Step 1 — Initial Pencil Sketch
Light pencil outline establishing the basic wing shape and body proportions.
Step 2 — Ink Detailing Begins
Beginning to add ink detail to the right wing, working from the body outward.
Step 3 — Completed Work
The finished drawing with full ink detail across both wings and body.
Watercolour on Paper
This series shows the layered process of building up a watercolour floral study. Watercolour requires working from light to dark, and this sequence shows how the image emerges through successive washes.
Step 1 — Pencil Sketch
Initial pencil sketch establishing the composition and flower positions.
Step 2 — First Washes
Laying in the first light washes of colour to establish the overall tonal structure.
Step 3 — Building Depth
Adding deeper tones and beginning to define the petal edges.
Step 4 — Final Details
Final details and darkest tones added to complete the composition.
Watercolour on Paper
A playful subject that nonetheless required careful planning. This sequence shows how I worked out the composition and colour relationships before committing to the final version.
Step 1 — Pencil Sketch
Initial sketch working out the proportions and arrangement of toppings.
Step 2 — Colour Study
A colour study exploring the palette before committing to the final piece.
Step 3 — Completed Work
The finished watercolour with all elements resolved.

______

**Exercises to complete:**
• 1. In the art process passage, in what order of tones does watercolor require working?
• 2. Carry on the art process passage, starting after its final line.
You won't need the data for this exercise.

**Information provided:**
______

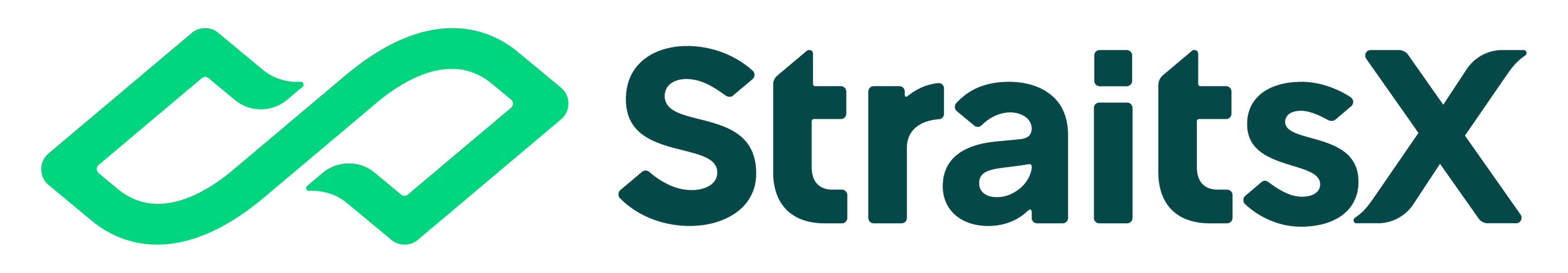 StraitsX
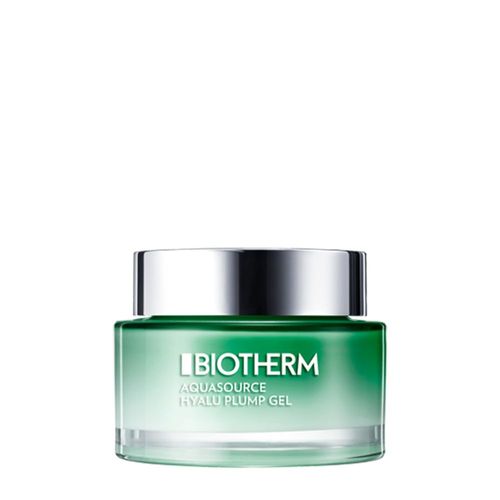 Biotherm - Aquasource Gel Hydratant À L'acide Hyaluronique 75 Ml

______

**Results for the exercise:**
• 1. From light to dark.

• 2.
Oil Paint on Canvas
Oil paint requires patience — layers must dry before new ones are applied. This series documents the stages of building up a dog portrait from the initial sketch through to the final glazed surface.
Step 1 — Pencil Sketch
Pencil sketch on canvas establishing the composition and proportions.
Step 2 — Completed Portrait
The finished oil painting with full colour and detail.
Acrylic on Canvas
Multiple studies of the same landscape subject, exploring different approaches to composition and colour temperature before arriving at the final version.
Study 1 — Warm Palette
First study exploring a warmer, more golden colour palette.
Study 2 — Cooler Tones
Second study with a cooler, more atmospheric approach.
Final Work
The final painting synthesising the best elements of both studies.
Graphite Pencil
A series of geometric form studies exploring three-dimensional shading and spatial reasoning. These exercises form the technical foundation of my observational drawing practice.
Study 1 — Cross Form
A geometric solid with a cross shape on top, shaded to emphasise depth and form.
Study 2 — Star Form
A geometric, three-dimensional star-like shape composed of intersecting planes.
Study 3 — Cone and Cylinder
A study of intersecting geometric shapes demonstrating understanding of light and shadow.
Pages from the Sketchbook
The sketchbook is where ideas begin — where observation is practised without the pressure of a finished work. These pages include observational studies, compositional experiments, and exploratory colour work. They are not polished, and that is the point.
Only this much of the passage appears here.